- [SOURCE EXTRACT]
<<<<
Andrew Winston onstage at SB '14 San Diego on Tuesday | Image credit: Randy Tunnell/SB

The second day of SB '14 San Diego kicked off with a morning full of inspirational plenary presentations examining how we can reimagine business to become a positive global force.

Gil Friend, Chief Sustainability Officer at City of Palo Alto, gave the opening remarks, reminding attendees of how the US transformed itself during the Second World War to respond to problems that would not wait. Friend suggested that the several social and environmental issues currently afflicting our planet represent a call to action to transform our economy just like our forebears did.

Rich Fernandez from the Search Inside Yourself Leadership Institute asked the audience to close their eyes and imagine their ideal world. “Live and work as if your vision is being accomplished with your every action,” he said.

For the first plenary, Andrew Winston, author of The Big Pivot, discussed some of the major issues that we will need to address moving into the future. Some of these include: demographic and social change, shift of economic power to the east, rapid urbanization, climate change and resource scarcity, and technological breakthroughs. If we don’t tackle these issues, nothing else matters. The rise of big data also is transforming the lives of everyone on the planet as it creates a truly connected and open world.

Our current system, however, is too fragile to endure the test of time, especially as climate change-related weather disasters increase in frequency. Winston cited the devastation of Hurricane Katrina on New York City’s power grid as a prime example of how flimsy our power grids are.
>>>>
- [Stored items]
<<<<
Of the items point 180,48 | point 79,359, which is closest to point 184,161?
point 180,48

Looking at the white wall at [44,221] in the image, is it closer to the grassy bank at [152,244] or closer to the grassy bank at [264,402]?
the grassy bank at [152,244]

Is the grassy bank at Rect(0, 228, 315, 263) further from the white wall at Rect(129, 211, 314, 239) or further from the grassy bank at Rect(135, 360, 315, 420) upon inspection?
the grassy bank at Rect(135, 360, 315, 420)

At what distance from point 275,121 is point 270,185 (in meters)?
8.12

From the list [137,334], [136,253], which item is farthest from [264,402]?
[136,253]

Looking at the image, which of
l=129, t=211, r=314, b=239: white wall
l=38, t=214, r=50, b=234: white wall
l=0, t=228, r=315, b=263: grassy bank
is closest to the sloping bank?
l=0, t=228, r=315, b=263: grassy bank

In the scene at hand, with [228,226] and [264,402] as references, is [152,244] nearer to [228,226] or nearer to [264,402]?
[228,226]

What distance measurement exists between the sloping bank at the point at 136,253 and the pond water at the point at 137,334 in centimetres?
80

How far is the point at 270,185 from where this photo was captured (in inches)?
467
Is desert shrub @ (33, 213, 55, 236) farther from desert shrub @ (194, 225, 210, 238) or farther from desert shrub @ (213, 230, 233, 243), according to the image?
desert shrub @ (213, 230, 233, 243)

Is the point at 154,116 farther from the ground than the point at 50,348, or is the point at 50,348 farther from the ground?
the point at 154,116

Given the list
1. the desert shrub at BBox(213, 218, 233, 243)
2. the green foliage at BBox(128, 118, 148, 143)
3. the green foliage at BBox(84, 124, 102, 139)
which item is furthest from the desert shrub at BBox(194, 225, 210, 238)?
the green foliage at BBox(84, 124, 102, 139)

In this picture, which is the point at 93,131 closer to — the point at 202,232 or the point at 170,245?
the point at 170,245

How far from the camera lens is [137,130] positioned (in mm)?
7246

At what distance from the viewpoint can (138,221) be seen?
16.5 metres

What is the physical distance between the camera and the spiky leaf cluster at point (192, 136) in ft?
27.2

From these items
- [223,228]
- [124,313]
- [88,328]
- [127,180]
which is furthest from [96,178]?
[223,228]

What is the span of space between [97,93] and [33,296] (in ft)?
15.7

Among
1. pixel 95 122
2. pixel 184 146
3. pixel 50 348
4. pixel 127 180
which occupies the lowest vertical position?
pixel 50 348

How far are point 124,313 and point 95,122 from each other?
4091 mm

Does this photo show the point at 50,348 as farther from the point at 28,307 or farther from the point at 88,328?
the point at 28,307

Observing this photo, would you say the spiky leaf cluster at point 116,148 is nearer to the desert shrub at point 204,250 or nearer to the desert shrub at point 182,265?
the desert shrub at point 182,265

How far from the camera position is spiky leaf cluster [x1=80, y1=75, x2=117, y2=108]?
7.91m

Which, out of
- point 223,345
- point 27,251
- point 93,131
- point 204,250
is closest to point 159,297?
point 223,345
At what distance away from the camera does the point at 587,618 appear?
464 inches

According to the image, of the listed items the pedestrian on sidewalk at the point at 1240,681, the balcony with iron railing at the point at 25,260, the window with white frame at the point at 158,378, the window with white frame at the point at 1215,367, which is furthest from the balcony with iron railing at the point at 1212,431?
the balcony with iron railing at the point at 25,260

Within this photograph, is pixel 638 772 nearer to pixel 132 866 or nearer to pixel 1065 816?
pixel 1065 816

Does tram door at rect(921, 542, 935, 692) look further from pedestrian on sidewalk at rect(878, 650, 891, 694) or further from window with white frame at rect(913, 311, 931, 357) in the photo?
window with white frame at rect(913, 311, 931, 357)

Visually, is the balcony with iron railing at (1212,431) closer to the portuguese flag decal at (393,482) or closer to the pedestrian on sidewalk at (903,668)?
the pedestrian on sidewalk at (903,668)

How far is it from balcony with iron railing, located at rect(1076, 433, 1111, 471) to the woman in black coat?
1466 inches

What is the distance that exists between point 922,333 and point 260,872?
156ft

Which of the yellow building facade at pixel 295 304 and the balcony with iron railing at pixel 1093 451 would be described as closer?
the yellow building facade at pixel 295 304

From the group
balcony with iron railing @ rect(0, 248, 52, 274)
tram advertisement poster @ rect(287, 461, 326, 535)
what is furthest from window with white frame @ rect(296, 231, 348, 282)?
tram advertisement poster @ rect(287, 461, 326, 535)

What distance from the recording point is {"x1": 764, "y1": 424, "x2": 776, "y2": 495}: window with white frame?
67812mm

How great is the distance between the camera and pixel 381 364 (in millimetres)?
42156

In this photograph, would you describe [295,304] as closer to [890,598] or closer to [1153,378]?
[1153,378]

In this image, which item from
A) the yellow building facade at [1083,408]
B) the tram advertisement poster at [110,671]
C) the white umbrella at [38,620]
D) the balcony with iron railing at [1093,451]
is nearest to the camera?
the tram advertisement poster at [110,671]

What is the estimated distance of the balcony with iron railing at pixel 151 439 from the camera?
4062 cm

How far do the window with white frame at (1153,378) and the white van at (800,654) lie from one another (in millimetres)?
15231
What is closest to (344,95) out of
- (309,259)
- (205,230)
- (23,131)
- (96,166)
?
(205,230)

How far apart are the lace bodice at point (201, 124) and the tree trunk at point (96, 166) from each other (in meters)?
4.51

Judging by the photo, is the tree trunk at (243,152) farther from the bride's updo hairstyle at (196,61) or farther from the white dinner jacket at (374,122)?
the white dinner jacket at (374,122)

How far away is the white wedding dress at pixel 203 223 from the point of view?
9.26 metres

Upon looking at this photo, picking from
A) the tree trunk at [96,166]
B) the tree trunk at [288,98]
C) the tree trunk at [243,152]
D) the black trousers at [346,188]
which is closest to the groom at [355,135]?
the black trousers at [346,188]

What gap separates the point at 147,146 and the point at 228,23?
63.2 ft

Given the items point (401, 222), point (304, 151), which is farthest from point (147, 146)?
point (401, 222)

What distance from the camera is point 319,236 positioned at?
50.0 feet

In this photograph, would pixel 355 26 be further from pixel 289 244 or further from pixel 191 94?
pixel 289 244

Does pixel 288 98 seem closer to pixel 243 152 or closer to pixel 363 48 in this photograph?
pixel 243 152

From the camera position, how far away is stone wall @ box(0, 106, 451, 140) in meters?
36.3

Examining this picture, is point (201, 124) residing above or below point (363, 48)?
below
>>>>
- [REQUIREMENT]
Answer these questions using the report on SB '14 San Diego:
(a) Who gave the opening remarks on the second day?
(b) Which organization is Rich Fernandez from?
(c) What book did Andrew Winston write?
These records were taken from a different source than the text.

- [FINISHED TASK]
(a) Gil Friend, Chief Sustainability Officer at City of Palo Alto
(b) The Search Inside Yourself Leadership Institute
(c) The Big Pivot